EXERCISE:
Copy the entries below word for word, starting at the line that contains "What depth does" and continuing through the last line of the entries, with both ends included.

PROVIDED RECORDS:
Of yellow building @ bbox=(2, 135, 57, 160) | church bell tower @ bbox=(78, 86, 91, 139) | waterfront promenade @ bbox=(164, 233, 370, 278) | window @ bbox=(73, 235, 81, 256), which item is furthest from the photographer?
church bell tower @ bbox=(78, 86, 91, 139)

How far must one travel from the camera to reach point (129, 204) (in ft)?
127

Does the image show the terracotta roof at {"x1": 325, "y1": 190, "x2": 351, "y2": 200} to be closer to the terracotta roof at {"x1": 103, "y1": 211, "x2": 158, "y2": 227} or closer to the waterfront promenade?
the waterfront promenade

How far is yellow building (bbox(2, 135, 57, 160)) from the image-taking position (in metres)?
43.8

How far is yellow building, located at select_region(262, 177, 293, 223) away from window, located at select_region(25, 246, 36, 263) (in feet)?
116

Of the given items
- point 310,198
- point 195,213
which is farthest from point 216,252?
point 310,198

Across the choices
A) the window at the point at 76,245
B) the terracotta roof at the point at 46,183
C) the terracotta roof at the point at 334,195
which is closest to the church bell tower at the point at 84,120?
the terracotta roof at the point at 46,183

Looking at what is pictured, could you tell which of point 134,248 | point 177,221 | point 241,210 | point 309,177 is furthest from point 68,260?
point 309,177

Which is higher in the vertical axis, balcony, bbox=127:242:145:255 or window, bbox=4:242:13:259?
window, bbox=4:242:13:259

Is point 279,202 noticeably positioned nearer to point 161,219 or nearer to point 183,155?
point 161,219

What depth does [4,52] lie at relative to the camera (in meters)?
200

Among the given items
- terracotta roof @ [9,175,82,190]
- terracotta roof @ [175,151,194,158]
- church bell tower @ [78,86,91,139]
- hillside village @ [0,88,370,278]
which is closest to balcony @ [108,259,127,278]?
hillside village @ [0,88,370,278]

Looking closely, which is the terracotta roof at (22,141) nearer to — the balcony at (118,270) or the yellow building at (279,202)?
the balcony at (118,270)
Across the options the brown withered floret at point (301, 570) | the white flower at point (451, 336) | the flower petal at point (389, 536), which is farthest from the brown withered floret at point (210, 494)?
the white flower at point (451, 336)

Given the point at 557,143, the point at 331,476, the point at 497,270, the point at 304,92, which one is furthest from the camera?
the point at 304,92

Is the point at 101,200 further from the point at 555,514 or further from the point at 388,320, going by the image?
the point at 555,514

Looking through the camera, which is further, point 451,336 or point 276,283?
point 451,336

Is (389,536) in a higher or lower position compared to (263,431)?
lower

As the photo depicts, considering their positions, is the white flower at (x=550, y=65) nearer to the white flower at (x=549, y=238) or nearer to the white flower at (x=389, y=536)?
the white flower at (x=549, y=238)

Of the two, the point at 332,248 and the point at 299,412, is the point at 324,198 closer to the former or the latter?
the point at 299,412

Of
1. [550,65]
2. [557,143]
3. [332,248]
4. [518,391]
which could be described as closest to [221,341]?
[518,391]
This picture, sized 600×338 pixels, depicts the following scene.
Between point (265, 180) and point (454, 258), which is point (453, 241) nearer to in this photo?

RESPONSE BELOW:
What depth does [4,52] lie at relative to the camera (in meters)?
200

Among the given items
- terracotta roof @ [9,175,82,190]
- terracotta roof @ [175,151,194,158]
- church bell tower @ [78,86,91,139]
- hillside village @ [0,88,370,278]
which is closest to balcony @ [108,259,127,278]?
hillside village @ [0,88,370,278]

Looking closely, which is the terracotta roof at (22,141) nearer to — the balcony at (118,270) or the yellow building at (279,202)?
the balcony at (118,270)
Across the options the brown withered floret at point (301, 570) | the white flower at point (451, 336) | the flower petal at point (389, 536), which is farthest from the brown withered floret at point (210, 494)?
the white flower at point (451, 336)

Given the point at 557,143, the point at 331,476, the point at 497,270, the point at 304,92, which one is furthest from the camera?
the point at 304,92

Is the point at 101,200 further from the point at 555,514 or further from the point at 388,320, going by the image?
the point at 555,514

Looking through the camera, which is further, point 451,336 or point 276,283?
point 451,336

Is (389,536) in a higher or lower position compared to (263,431)?
lower

As the photo depicts, considering their positions, is the white flower at (x=550, y=65) nearer to the white flower at (x=549, y=238) or nearer to the white flower at (x=389, y=536)?
the white flower at (x=549, y=238)

Of the two, the point at 332,248 and the point at 299,412, is the point at 324,198 closer to the former or the latter?
the point at 299,412

Of
1. [550,65]
2. [557,143]
3. [332,248]
4. [518,391]
which could be described as closest to [221,341]?
[518,391]
This picture, sized 600×338 pixels, depicts the following scene.
Between point (265, 180) and point (454, 258), which is point (453, 241) nearer to in this photo?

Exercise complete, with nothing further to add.